* _What to work on_
Your task is to return the span of lines beginning at the one with "Is the gravel" and ending at the last line of the data, exactly as it stands.

#### Exercise materials

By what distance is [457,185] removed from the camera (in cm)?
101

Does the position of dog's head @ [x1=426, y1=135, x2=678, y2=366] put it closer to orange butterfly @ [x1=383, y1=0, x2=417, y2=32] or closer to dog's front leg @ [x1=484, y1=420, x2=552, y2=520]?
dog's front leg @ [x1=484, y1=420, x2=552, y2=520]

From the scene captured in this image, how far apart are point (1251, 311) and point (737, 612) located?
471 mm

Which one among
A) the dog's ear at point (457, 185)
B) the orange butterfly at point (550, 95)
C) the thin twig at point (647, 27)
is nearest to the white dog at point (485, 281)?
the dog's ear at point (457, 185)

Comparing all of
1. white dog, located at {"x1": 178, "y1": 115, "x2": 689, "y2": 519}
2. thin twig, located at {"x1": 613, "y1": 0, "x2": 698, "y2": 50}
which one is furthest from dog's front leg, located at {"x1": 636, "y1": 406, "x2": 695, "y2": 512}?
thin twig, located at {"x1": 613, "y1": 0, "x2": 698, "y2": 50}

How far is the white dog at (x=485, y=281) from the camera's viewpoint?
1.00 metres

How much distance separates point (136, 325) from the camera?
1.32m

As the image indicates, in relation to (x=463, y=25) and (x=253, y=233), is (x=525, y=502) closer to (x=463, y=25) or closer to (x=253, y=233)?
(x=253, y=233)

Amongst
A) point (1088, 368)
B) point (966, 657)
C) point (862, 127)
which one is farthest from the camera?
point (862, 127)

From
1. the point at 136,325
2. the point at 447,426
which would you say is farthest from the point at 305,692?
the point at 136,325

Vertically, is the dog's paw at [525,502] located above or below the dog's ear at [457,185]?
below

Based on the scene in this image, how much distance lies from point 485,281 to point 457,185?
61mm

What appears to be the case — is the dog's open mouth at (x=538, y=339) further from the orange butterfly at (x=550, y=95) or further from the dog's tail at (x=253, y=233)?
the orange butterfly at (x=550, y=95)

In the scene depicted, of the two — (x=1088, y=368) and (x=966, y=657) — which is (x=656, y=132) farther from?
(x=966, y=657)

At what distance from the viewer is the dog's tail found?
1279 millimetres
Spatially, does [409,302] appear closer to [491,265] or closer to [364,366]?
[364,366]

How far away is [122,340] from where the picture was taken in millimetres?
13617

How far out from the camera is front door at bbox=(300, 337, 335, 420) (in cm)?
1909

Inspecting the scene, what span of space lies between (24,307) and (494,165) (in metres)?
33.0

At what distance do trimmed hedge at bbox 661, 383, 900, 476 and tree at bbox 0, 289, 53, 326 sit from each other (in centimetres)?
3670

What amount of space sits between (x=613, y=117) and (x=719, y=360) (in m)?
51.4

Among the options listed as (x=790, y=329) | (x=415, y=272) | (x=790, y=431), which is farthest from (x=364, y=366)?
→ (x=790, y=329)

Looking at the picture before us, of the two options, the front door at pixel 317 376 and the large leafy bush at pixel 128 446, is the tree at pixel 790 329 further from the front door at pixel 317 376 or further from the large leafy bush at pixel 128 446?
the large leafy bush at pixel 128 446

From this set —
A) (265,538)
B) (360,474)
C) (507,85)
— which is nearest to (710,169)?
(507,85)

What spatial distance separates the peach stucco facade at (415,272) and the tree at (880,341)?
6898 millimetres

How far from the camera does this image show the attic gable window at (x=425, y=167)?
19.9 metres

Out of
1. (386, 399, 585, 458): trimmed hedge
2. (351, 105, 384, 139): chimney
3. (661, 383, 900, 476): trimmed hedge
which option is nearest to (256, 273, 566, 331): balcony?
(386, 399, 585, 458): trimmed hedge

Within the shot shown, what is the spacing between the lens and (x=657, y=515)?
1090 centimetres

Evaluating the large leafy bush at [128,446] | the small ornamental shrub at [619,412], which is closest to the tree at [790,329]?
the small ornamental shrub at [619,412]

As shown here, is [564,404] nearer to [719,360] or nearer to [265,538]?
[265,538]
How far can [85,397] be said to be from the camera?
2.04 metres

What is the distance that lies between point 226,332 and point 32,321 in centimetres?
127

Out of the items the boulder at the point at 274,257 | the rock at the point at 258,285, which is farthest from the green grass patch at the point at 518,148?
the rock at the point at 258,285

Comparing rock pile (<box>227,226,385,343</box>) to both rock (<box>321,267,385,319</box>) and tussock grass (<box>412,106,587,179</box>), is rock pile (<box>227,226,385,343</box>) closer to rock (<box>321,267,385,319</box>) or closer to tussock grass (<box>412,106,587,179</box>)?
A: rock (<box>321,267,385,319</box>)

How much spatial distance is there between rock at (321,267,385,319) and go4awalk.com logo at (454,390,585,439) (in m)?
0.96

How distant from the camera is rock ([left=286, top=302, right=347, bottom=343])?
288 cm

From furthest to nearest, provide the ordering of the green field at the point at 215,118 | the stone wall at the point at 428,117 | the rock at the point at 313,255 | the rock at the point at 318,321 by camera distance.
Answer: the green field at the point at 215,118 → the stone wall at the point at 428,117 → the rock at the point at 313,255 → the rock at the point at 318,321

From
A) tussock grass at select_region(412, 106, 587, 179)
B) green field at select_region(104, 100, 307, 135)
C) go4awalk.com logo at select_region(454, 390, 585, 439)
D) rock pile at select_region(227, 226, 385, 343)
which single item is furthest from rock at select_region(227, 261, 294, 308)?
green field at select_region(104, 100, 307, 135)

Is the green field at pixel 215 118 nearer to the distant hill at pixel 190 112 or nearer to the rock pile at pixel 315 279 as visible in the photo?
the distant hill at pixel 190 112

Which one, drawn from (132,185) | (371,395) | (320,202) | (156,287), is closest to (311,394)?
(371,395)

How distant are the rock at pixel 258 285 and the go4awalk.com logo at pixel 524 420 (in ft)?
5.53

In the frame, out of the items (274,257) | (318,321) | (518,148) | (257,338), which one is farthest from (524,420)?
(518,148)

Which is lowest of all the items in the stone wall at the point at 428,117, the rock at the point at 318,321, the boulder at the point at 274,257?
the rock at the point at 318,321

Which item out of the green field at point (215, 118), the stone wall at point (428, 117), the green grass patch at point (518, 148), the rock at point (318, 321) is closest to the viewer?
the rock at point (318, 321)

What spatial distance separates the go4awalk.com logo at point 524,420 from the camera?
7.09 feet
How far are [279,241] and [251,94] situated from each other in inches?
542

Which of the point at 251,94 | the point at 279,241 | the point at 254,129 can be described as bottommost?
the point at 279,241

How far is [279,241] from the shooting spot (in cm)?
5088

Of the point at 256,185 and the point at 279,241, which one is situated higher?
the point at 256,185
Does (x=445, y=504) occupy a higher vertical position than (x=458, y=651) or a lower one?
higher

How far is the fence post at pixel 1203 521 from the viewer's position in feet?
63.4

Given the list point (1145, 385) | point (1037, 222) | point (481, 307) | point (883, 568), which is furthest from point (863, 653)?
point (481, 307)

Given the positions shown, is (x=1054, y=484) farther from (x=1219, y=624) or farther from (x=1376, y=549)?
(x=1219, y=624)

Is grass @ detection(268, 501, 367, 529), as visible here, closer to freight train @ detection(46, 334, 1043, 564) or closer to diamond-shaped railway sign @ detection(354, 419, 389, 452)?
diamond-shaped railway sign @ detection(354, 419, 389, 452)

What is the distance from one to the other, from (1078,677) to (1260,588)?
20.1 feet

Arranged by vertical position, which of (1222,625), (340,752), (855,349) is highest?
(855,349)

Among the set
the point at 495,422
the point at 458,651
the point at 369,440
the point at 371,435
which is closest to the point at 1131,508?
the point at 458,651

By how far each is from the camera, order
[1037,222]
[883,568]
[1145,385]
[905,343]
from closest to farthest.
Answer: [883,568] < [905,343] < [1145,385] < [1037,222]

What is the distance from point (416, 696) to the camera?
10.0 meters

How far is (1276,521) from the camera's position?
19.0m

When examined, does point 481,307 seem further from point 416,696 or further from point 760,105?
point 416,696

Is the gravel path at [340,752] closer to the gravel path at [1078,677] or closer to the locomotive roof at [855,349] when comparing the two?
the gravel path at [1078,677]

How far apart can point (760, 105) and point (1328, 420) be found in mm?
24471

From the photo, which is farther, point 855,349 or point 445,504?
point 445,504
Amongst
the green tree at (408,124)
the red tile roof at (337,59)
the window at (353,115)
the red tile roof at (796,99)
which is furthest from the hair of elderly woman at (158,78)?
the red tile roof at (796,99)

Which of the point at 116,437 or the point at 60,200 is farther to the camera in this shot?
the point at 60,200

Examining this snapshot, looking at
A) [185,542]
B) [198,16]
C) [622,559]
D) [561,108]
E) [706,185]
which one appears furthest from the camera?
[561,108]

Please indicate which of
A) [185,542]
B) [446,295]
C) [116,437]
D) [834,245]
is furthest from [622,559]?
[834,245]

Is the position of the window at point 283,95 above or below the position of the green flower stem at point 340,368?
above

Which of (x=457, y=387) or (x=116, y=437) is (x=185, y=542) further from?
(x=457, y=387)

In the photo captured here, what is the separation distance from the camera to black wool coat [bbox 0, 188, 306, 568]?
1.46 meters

########

* _The reply_
Is the gravel path at [340,752] closer to the gravel path at [1078,677] or closer to the locomotive roof at [855,349] when comparing the two?
the gravel path at [1078,677]

How far apart can point (760, 105) and point (1328, 420) be found in mm?
24471

From the photo, which is farther, point 855,349 or point 445,504?
point 445,504
Amongst
the green tree at (408,124)
the red tile roof at (337,59)
the window at (353,115)
the red tile roof at (796,99)
which is furthest from the hair of elderly woman at (158,78)?
the red tile roof at (796,99)

Which of the point at 116,437 or the point at 60,200 is farther to the camera in this shot?
the point at 60,200

Examining this snapshot, looking at
A) [185,542]
B) [198,16]
C) [622,559]
D) [561,108]
E) [706,185]
which one appears furthest from the camera?
[561,108]

Please indicate which of
A) [185,542]
B) [446,295]
C) [116,437]
D) [834,245]
is furthest from [622,559]?
[834,245]

Is the position of the window at point 283,95 above or below the position of the green flower stem at point 340,368?
above

Which of (x=457, y=387) or (x=116, y=437) is (x=185, y=542) further from?
(x=457, y=387)

In the photo captured here, what is the separation distance from the camera to black wool coat [bbox 0, 188, 306, 568]?
1.46 meters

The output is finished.